この時代の人に未来の食べ物を出したら、大体は美味いと言われるが、この時代の人の食レポを聞くのが楽しみになりつつある。


 「この様なもてなし、それに治療費など如何程必要か?さっき確認したらもう黒い部分が無くなってきており、矢が刺さった箇所の傷も消えてきておる。こんな薬は見た事も聞いた事も無く・・・」


 「あぁ、別に治療費はいいですよ。その代わり、貴方の話とこれから専属じゃなくていいので、たまに私の仕事を請けてくれませんか?」


 この加藤清忠さん。実は犬山城代を務めるかなりの大物だった。ただやはり身体が芳しくなく、清忠さんの弟がほとんど仕事をしていて、清忠さんは『奥さんの実家の鍛冶屋を一緒にしている』と言っていた。しかも奥さんの従妹がなんと、ねねさんと言ったところで俺は一つの記憶が蘇る。

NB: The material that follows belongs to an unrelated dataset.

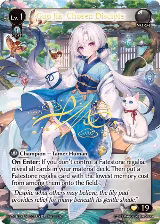 Guo Jia, Chosen Disciple (CSR) (007) — card price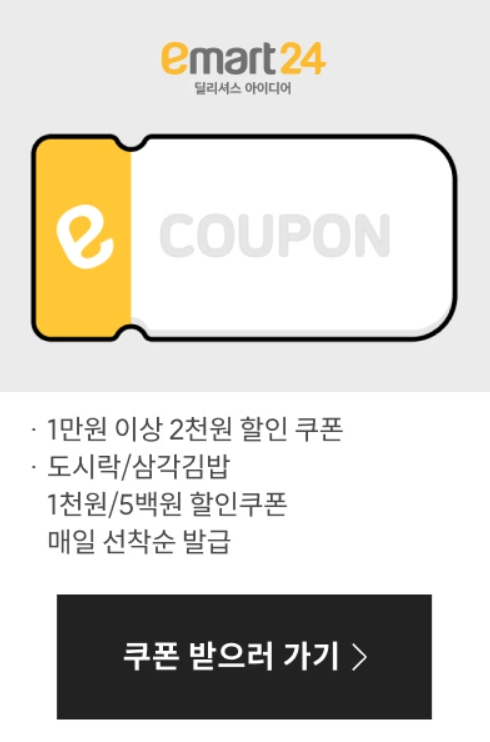 2023 이마트 SSG 쓱세일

 この人、加藤清正のお父さんじゃね!?清正君はもう産まれてるのか?


 「ちょっと込み入った事を・・・加藤様は子供は居ますか?」


 「いえ、某がこんな状態だったのでその様な事は・・・」


 ならこれからデキるのか?是非とも賤ヶ岳七本槍を、芝田家七本槍にしないといけないな!秀吉君!残念だったな!!俺が加藤さん貰うぞ!あんたは福島さんくらいで我慢しとけ!!

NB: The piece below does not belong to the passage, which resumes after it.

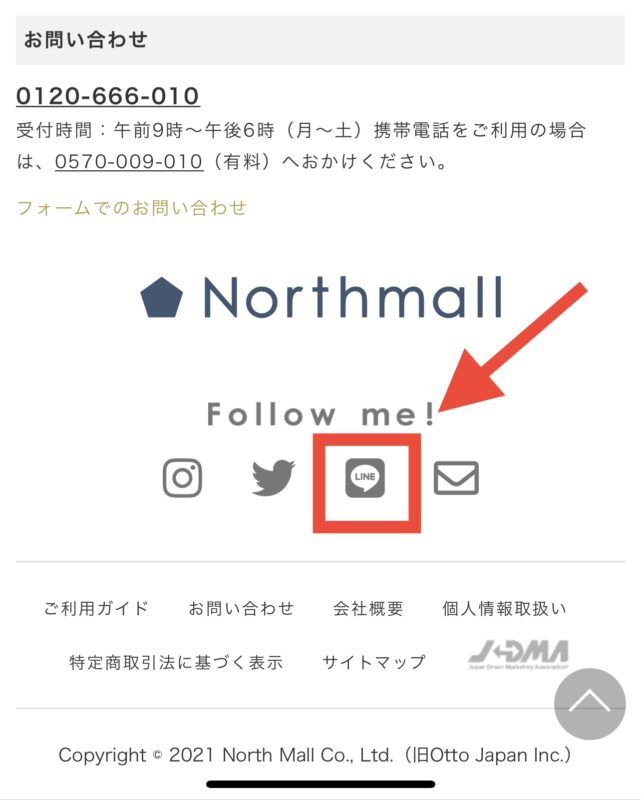 Northmall(ノースモール)のLINE@登録方法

 「いえ気になっただけです!身体も明日には治ると思いますので'奥さん'を大事にして下さい!明日、良いお土産お渡ししますので'奥さん'と食べ'奥さん'を労い、たまには'奥さん'がする仕事を手伝ってあげたりすれば喜ばれますよ!」


 「やけに芝田殿は某の妻を推しまするな?確か木下殿の妻、ねね殿ともお知り合いだとか?」


 「まあ木下様とはよく仕事してるし、何なら今も信長様の息子さんの勉強を教えたりしてますよ。ねねさんにも良くしてもらってます」


 「色々、忠告ありがとうございまする。こんな某にも離縁せず、着いて来てもらいましたからな。某の妻は……………その時に某が……………その後妻の親父さんと………………でもその夜に…………………戦の後…………………放って行かないでと…………………という感じで一緒に居てもらえてるのです」


 いや長かった・・・。てっきり俺は内部に潜み込む新種の毒虫、加藤虫かと思ったよ。惚気か!?女っ気0のオレに対する挑戦状か!?糞が!!!治してやったんだから今度、女紹介してくれよ!?そう言えば堀君から合コンの誘いがまだだな!?もう三が日終わるだろ!?早う帰ってこいよ!!